## Instructions for the task
Your job with the data below: print everything from the line that holds "New Zealand, site" down to the line that holds "category: robin", ends included, exactly, and nothing else.

## Records supplied
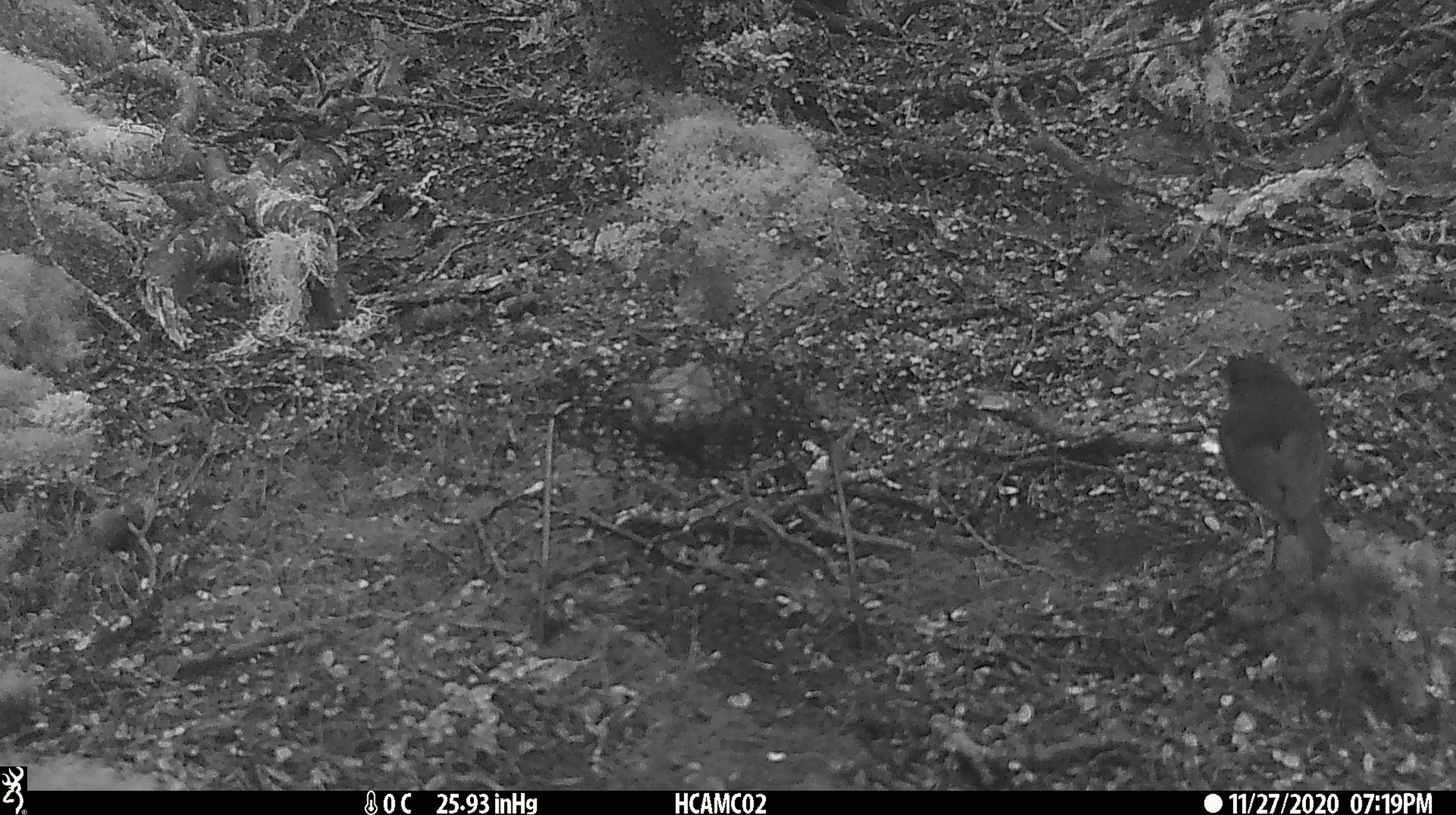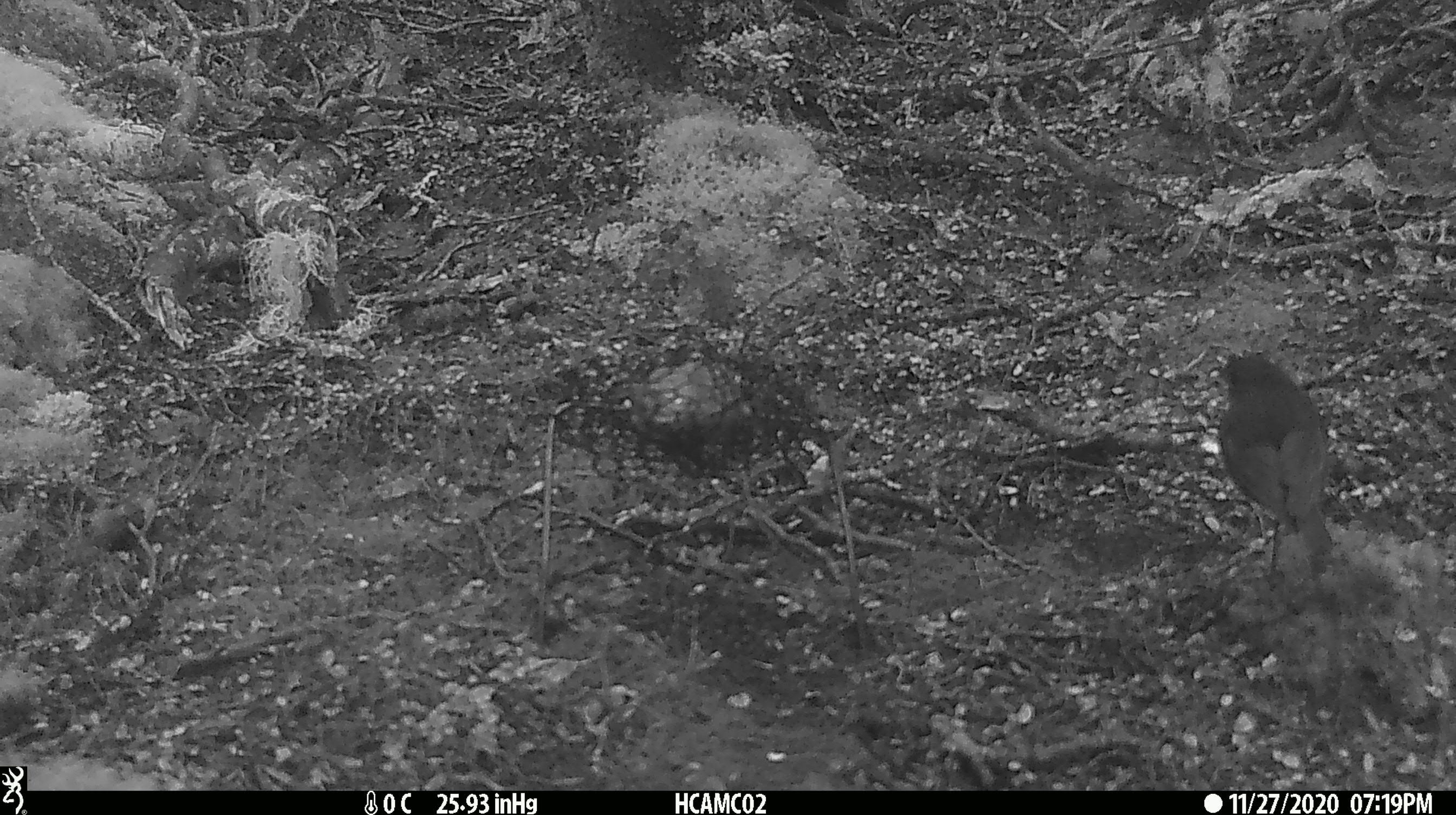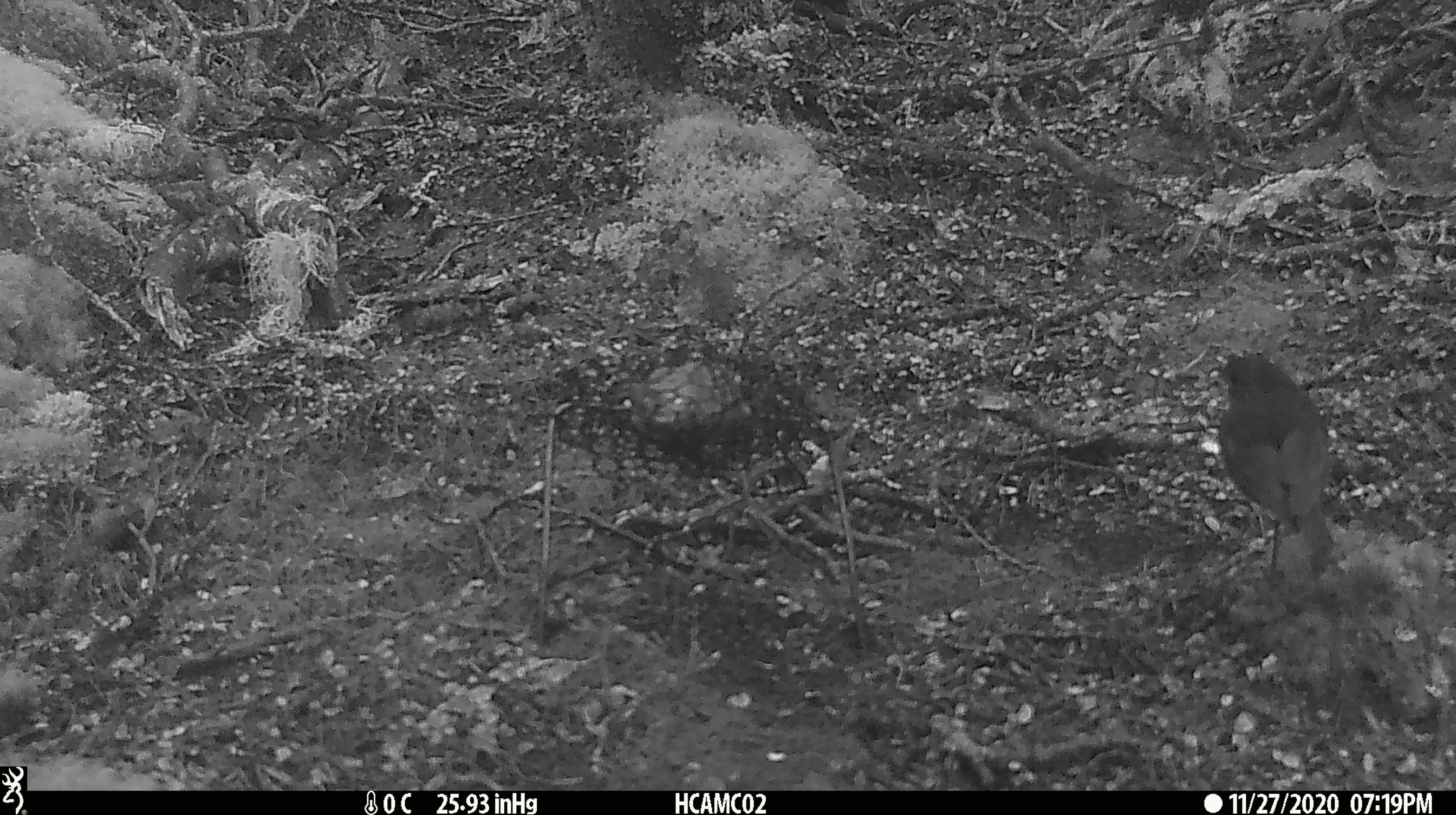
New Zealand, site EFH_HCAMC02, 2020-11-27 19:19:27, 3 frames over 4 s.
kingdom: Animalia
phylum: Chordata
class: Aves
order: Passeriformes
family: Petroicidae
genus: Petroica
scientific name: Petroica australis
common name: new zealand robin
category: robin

* * *

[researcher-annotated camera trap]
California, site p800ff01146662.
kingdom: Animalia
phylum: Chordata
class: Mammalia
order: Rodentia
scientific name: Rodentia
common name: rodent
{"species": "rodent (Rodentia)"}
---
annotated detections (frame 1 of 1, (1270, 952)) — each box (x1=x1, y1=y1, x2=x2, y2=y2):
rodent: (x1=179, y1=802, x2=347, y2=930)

## Reply
New Zealand, site EFH_HCAMC02, 2020-11-27 19:19:27, 3 frames over 4 s.
kingdom: Animalia
phylum: Chordata
class: Aves
order: Passeriformes
family: Petroicidae
genus: Petroica
scientific name: Petroica australis
common name: new zealand robin
category: robin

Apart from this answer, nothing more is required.